Terhitung 2018, Elite Pro Academy Liga 1 U-16 digelar untuk pertama kali, disusul EPA Liga 1 U-18 pada 2019. Sejak itu, pemain sepak bola usia muda menjadi daya tarik pelatih dan perantara pemain untuk disalurkan ke klub.
Beni (16), bukan nama sebenarnya, pernah direkrut Persija untuk EPA U-16. Setelah 6 bulan berlatih di klub pada 2019, ia memutuskan mengundurkan diri karena tak dikontrak dan tak diberikan pula haknya atas beasiswa. Padahal, dalam Regulasi EPA Liga 1 U-16, klub harus mengontrak pemain dan memberikan beasiswa.
Bahkan, menurut Tomi, kuatnya daya tarik EPA Liga 1 ini dimanfaatkan segelintir orang untuk melancarkan penipuan. Ia mengungkapkan, belum lama ini SSB Kabomania dititipi dua pemain muda asal Kediri, Jawa Timur, oleh kenalannya sesama pelatih.
Kedua anak itu dijanjikan oleh seorang agen, bakal bermain di PS Tira Persikabo, Bogor, untuk EPA U-20. Kedua anak itu, menurut Tomi, masing-masing telah membayar Rp 15 juta kepada agen pemain tersebut agar bisa main di klub. Setibanya di Bogor, keduanya seperti kehilangan kontak dengan agen pemain hingga akhirnya dititipkan di SSB Kabomania.
Namun, diakui Tomi, ia tak begitu akrab dengan pelatih yang menitipkan kedua anak itu. ”Dia ini teman, cuma saya enggak begitu akrab. Tahu-tahu dia pergi (setelah mengantarkan kedua anak tersebut). Saya tanya, (dia) diam saja. Kasihan anaknya,” ujarnya.
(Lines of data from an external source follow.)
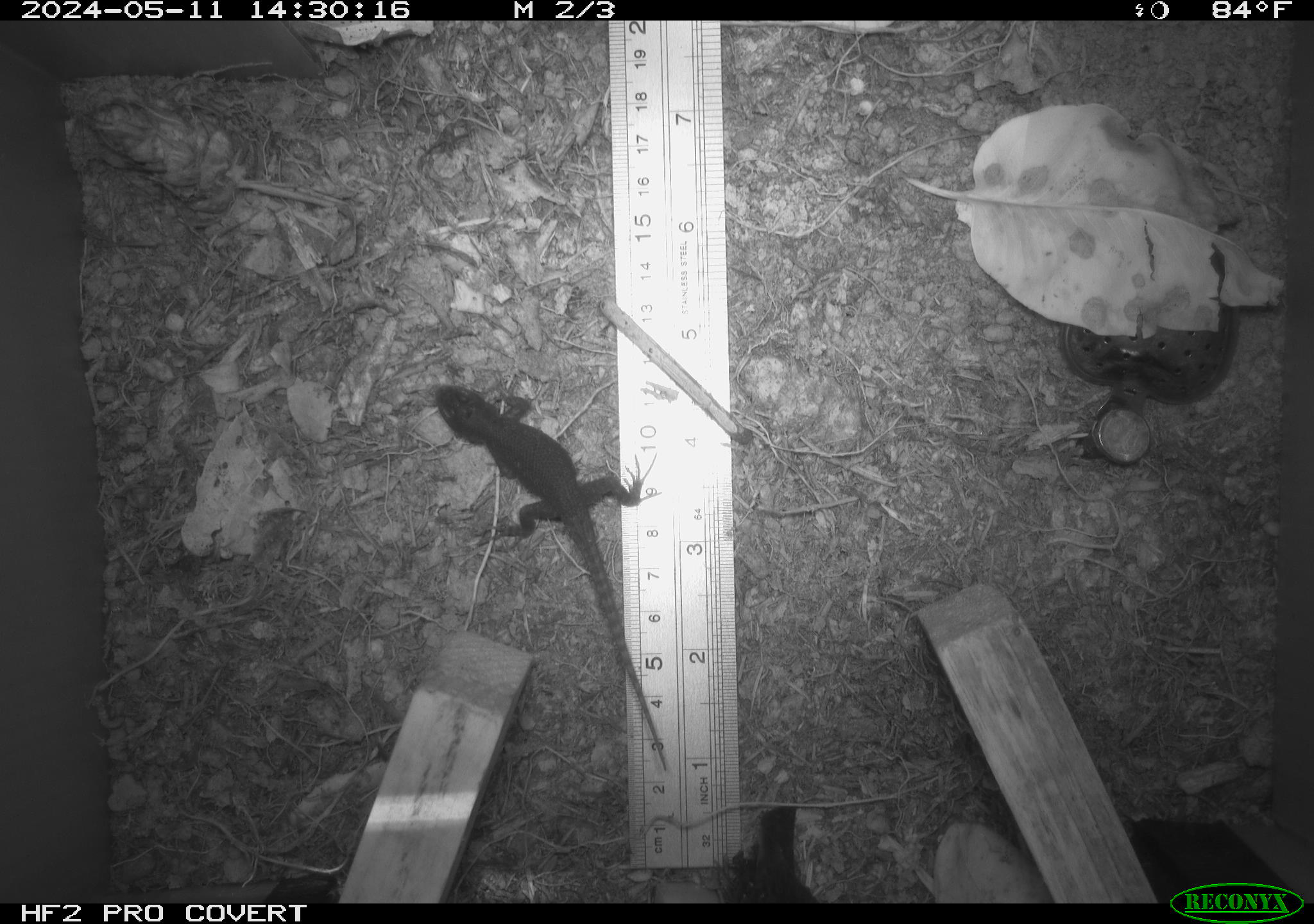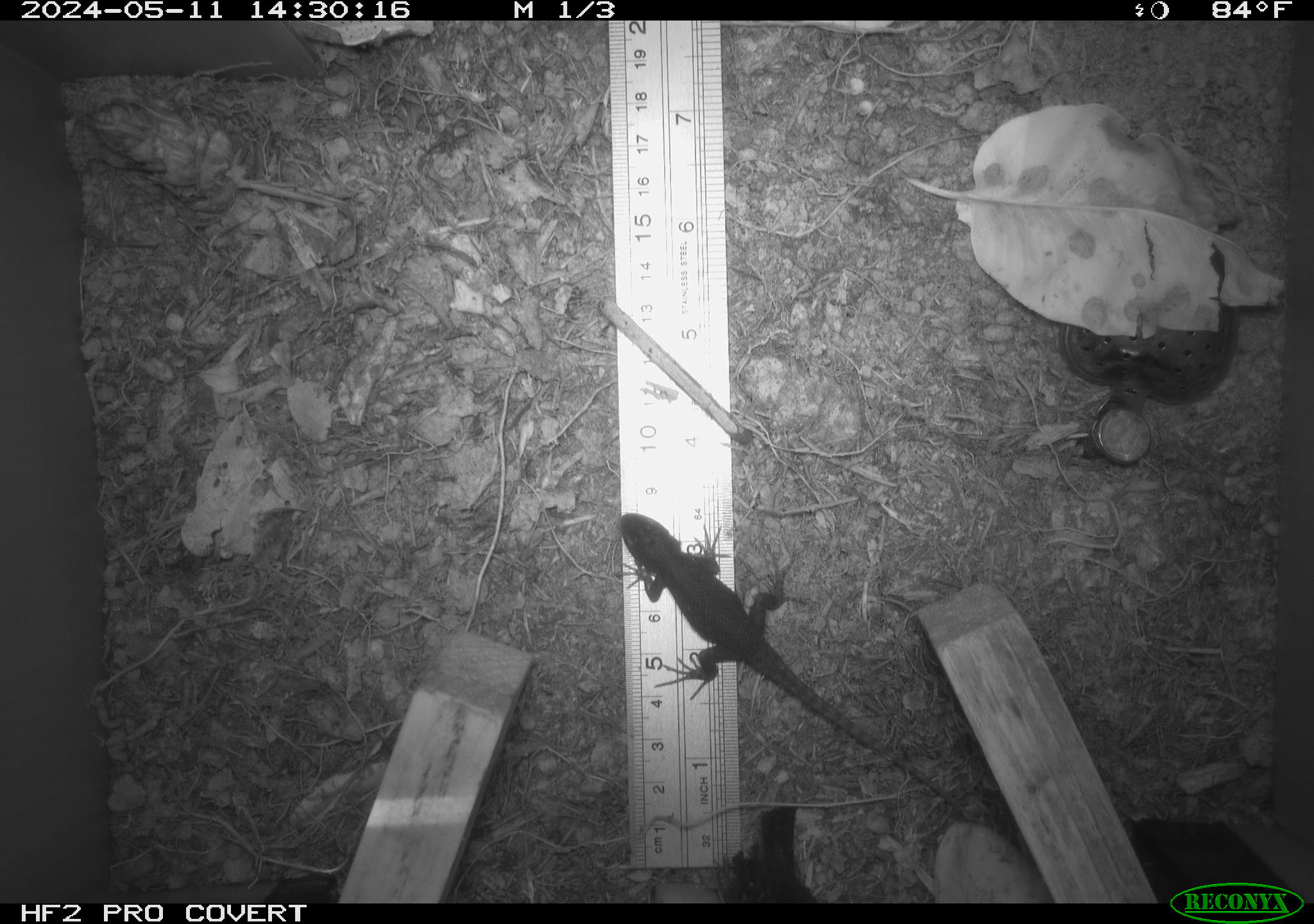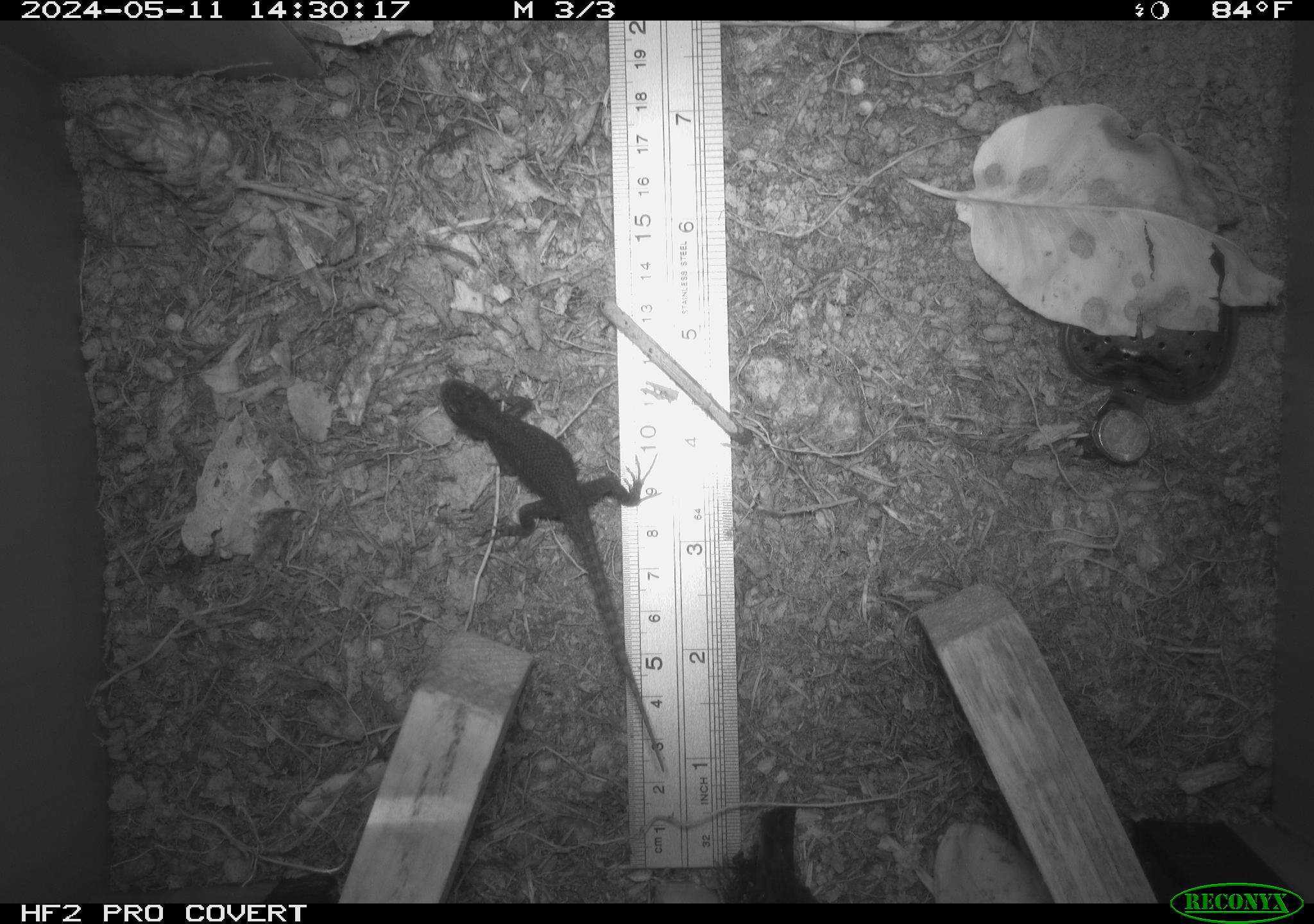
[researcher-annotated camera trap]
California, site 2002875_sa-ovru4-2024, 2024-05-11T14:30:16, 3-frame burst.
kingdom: Animalia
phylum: Chordata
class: Reptilia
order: Squamata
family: Phrynosomatidae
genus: Sceloporus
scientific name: Sceloporus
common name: spiny lizards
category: sceloporus species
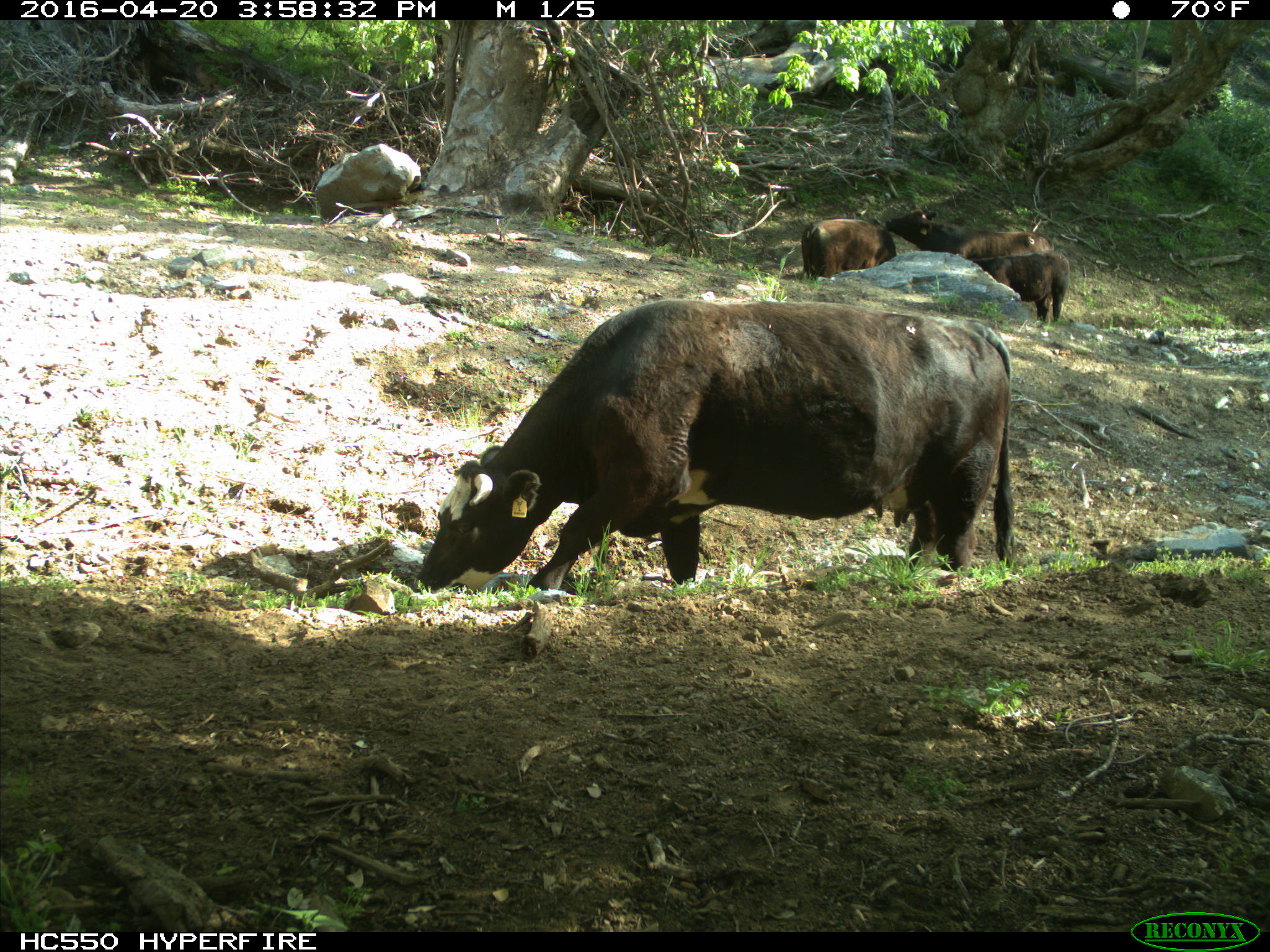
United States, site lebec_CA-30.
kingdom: Animalia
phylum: Chordata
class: Mammalia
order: Artiodactyla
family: Bovidae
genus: Bos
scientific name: Bos taurus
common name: domestic cow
Bos taurus (domestic cow).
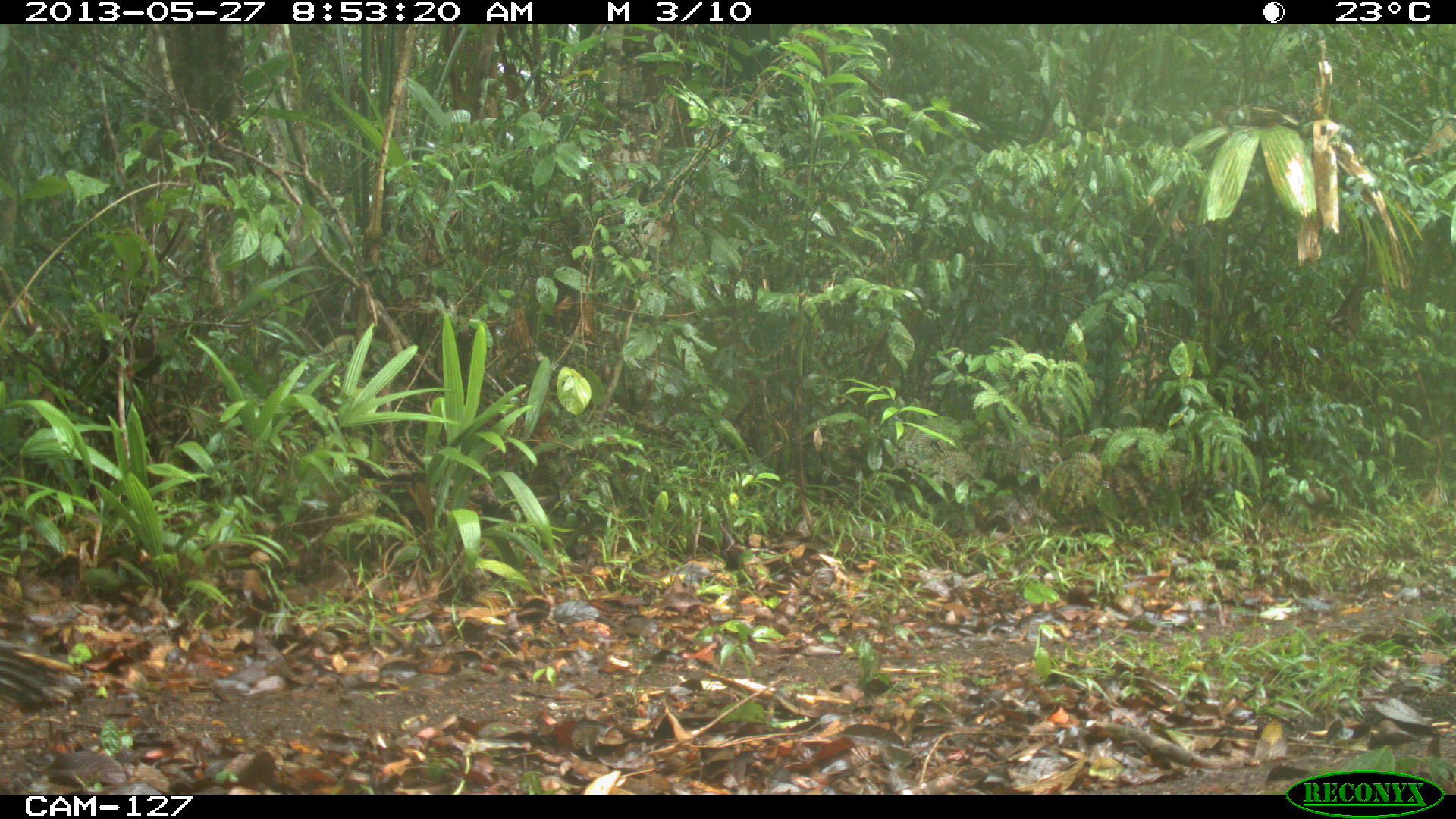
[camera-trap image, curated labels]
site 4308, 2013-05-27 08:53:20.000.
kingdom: Animalia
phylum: Chordata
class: Aves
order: Galliformes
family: Phasianidae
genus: Meleagris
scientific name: Meleagris ocellata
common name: ocellated turkey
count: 1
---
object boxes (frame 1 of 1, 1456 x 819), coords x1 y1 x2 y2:
meleagris ocellata: 0 644 85 720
Karena tak ada kepastian, kedua pemain muda itu pulang ke Kediri. ”Selanjutnya, (nasib kedua pemain muda itu) saya tidak tahu. Mereka pulang,” ucap Tomi.
Sistem terintegrasi
Sebagian kalangan pelatih di SSB berharap pemerintah dan Persatuan Sepak Bola Seluruh Indonesia (PSSI) membangun sistem yang terintegrasi. Sistem bisa menyajikan hubungan timbal balik yang menguntungkan saat perekrutan, baik untuk SSB maupun klub. Dengan demikian, kualitas SSB meningkat dan dapat menelurkan talenta muda sepak bola yang mumpuni.
Pelatih SSB Buperta Jumhari Saleh mengatakan, fondasi awal pemain terletak pada awal pembinaannya, yakni di SSB. ”Kalau PSSI mau timnas (tim nasional) yang bagus, ya, mulai dibenahi dari pangkalnya. Akar rumputnya. Jangan hanya mulai dilihat dari (pemain) usia 16 dan 19 tahun,” katanya.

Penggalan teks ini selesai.